Yeni çalışmaların amacı kablo ve makine sistemini ortadan kaldırarak, komplikasyonları azaltmak ve yapay kalbin tamamen vücut içinde çalışmasını sağlamak.
Dr. Dilek Gürsoy, kalp cerrahisi alanında Almanya’nın önemli kliniklerinde çalıştı, uzman cerrahlarla birlikte yapay kalp geliştiren ekiplerin içinde yer aldı. Almanya dışında Türkiye'de dahil olmak üzere dünyanın çok sayıda ülkesinde kalp ameliyatlarında yer alan ve yılda yaklaşık 300 kalp ameliyatı gerçekleştiren Dr. Gürsoy, Almanya’ya işçi olarak gelen Ordu Fatsa’lı bir ailenin çocuğu olarak yetişmiş. Almanya’nın kendi ailesi gibi milyonlarca göçmen kökenliye yeni bir yaşam kurma şansı verdiğini söyleyen Dr. Gürsoy, kendisine sunulan fırsatları değerlendirmesini bildiğini belirtiyor.
‘’Ben çok azimli bir insanım.
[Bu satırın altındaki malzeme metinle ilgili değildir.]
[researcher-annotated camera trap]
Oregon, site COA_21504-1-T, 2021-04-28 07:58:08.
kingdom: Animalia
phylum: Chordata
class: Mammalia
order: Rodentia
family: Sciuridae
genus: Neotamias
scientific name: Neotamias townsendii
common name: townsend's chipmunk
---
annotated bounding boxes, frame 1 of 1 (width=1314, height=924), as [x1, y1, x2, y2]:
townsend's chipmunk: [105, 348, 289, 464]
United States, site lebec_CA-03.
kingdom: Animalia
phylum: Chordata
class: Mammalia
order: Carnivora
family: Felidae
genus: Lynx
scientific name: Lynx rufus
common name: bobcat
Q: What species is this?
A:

Azimli olmak lazım her konuda. Ama hırsa karşıyım. Bazıları hırslı olmalı der; bu benim için çok negatif bir değer. Azimliyim ve işime odaklıyım. Ve Almanya’nın verdikleri de var. Çoğu zaman derler, Türksün, problem yaşıyor musun? Allah biliyor, yaşamadım ve yaşamıyorum da. İnsan çalışınca, hAngi milletten, hangi dinden olursanız olun, işiniz yürüyor. Bir tek problem var; o da bir kadın olmam. Belli bir pozisyona geldikten sonra biraz zorlanıyorsunuz. Ama buna karşı ‘cool‘ kalmaya çalışarak, sadece işime odaklanıyorum. Benim için hastalarım önemli. Hastalarım benden ne kadar memnun kalırsa, ben de yaptıklarımdan o kadar emin ve özgüvenli oluyorum. Bunu hem hastalarıma hem de meslek arkadaşlarıma gösteriyorum.’’
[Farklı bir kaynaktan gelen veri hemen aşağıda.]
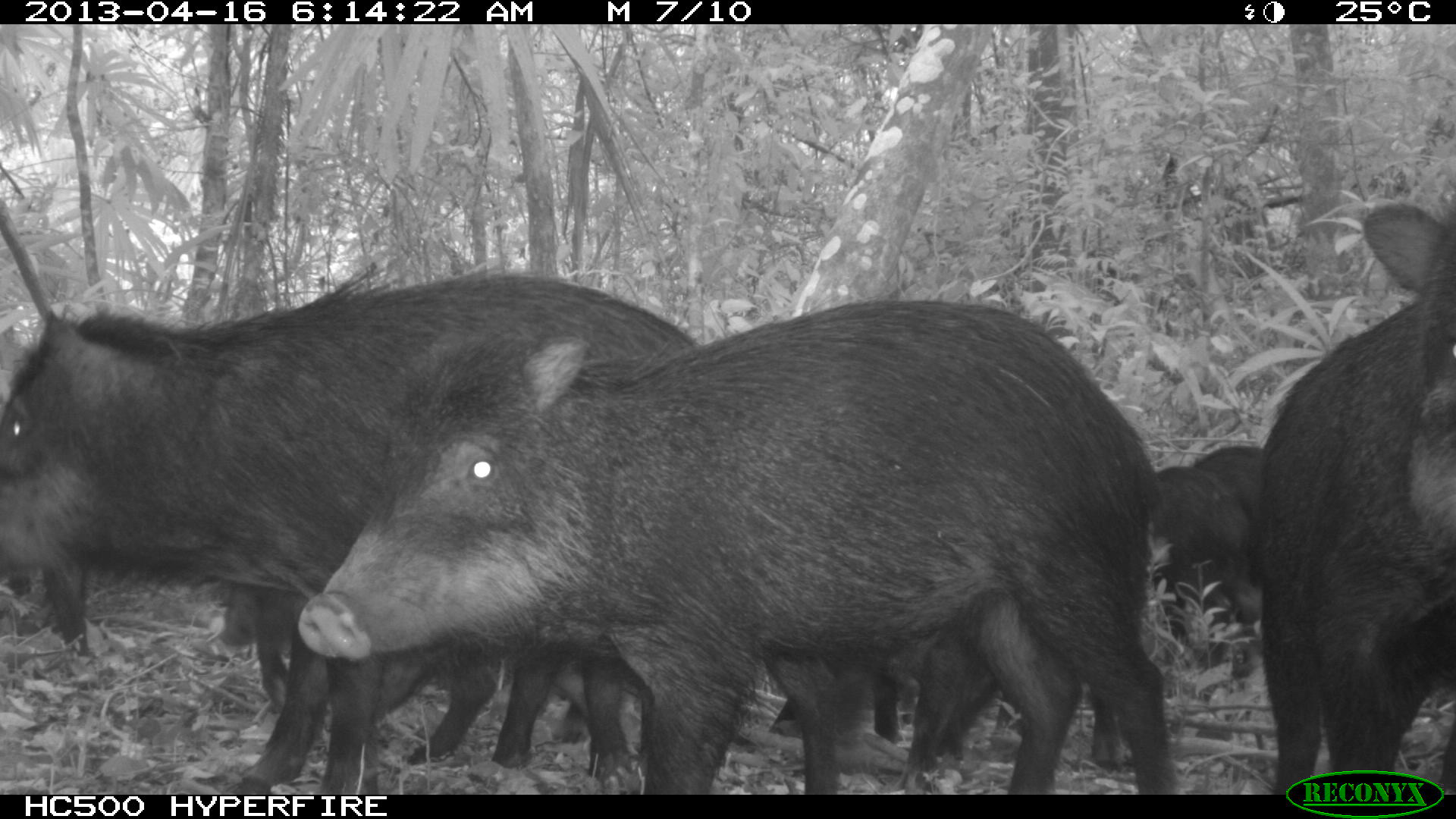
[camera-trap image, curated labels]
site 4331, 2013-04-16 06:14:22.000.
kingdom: Animalia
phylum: Chordata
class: Mammalia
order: Artiodactyla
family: Tayassuidae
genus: Tayassu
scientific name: Tayassu pecari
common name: white-lipped peccary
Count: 11.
Doktor Dilek Gürsoy, Siegburg'da Helios Kliniği Yapay Kalp Nakli Bölümü’nde çalışmalarını sürdürüyor.
Dünya Sağlık Örgütü’nün verilerine göre, her yıl yaklaşık 18 milyon kişi kalp ve damar hastalıkları nedeniyle hayatını kaybediyor. Tüm ölümlerin yüzde 31'ine tekabül eden kalp ve buna bağlı hastalıklar nedeniyle hayatını kaybedenlerin sayısının 2030 yılında 23 milyona ulaşacağı tahmin ediliyor.